Qu’est ce que ça change à la question d’une possible vie sur Mars disparue depuis ? Et bien pas grand-chose, car aucune des molécules découvertes n’est une signature incontestable du vivant. Mais cette péripétie et cette analyse imprévue assurent deux choses : d’abord, cette méthode fonctionne, et Curiosity est bien capable de détecter ces molécules à l’aide d’un solvant. Cela n’avait jamais été tenté auparavant. Ensuite, cela signifie que l’ancienne plage d’Ogunquit est un milieu propice à ce genre de recherche, et qu’elle pourrait receler bien des trésors martiens.

« Cette expérience a permis d’élargir l’inventaire des molécules présentes dans les échantillons martiens et de démontrer l’existence d’un outil puissant pour faciliter la recherche de molécules organiques polaires d’intérêt biotique ou prébiotique », a écrit l’équipe de recherche de la NASA, dirigée par l’astrobiologiste Maëva Millan du Goddard Space Flight Center de la NASA et de l’université de Georgetown.

Il a fallu plus d’un an avant que les ingénieurs sur Terre soient en mesure de réparer la foreuse de Curiosity.
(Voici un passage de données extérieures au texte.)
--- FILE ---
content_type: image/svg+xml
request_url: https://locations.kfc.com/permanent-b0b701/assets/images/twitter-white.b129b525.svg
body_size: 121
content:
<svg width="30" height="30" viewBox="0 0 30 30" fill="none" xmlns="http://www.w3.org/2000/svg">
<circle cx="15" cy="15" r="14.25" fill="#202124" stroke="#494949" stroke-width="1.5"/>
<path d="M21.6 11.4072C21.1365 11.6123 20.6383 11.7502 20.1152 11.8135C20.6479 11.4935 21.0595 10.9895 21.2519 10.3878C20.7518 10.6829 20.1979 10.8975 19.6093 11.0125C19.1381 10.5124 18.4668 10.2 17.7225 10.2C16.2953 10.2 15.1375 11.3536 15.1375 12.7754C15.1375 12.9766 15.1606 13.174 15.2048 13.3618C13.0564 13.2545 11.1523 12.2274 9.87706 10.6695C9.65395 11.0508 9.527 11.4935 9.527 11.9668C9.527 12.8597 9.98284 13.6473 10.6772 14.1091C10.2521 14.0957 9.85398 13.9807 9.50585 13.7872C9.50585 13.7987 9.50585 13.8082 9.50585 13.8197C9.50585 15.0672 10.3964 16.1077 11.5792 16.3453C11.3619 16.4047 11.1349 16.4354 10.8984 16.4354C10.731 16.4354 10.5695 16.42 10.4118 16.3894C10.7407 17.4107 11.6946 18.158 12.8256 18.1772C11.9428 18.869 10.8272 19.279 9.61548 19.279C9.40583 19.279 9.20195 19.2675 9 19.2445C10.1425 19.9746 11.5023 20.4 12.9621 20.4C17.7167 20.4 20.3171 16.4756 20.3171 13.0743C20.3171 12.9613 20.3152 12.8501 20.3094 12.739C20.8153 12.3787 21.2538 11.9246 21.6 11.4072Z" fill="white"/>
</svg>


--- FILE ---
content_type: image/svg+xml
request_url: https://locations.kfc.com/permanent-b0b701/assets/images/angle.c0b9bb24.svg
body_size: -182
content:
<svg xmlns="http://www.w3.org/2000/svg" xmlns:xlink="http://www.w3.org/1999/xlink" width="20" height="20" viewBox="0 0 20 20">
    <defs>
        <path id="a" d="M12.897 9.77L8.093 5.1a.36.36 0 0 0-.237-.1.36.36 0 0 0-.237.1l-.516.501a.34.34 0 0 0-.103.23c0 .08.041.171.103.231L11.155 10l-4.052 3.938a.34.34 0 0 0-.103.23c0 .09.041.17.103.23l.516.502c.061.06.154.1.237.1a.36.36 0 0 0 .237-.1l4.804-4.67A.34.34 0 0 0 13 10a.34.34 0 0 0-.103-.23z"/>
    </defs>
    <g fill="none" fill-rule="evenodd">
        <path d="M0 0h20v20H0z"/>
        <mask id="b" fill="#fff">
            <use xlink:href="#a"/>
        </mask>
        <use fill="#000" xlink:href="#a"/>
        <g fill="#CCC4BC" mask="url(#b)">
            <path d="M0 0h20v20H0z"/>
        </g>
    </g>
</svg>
En 2019, une deuxième dose de solvant était utilisée pour un échantillon de roche argileuse provenant d’un peu plus haut sur le mont Sharp. D’autres analyses vont bientôt suivre, non seulement sur Mars mais aussi sur Terre : la NASA prévoit de mener une mission dans les années 2030 pour collecter le reste des échantillons de Curiosity, afin qu’ils puissent être analysés plus soigneusement de retour sur notre propre planète.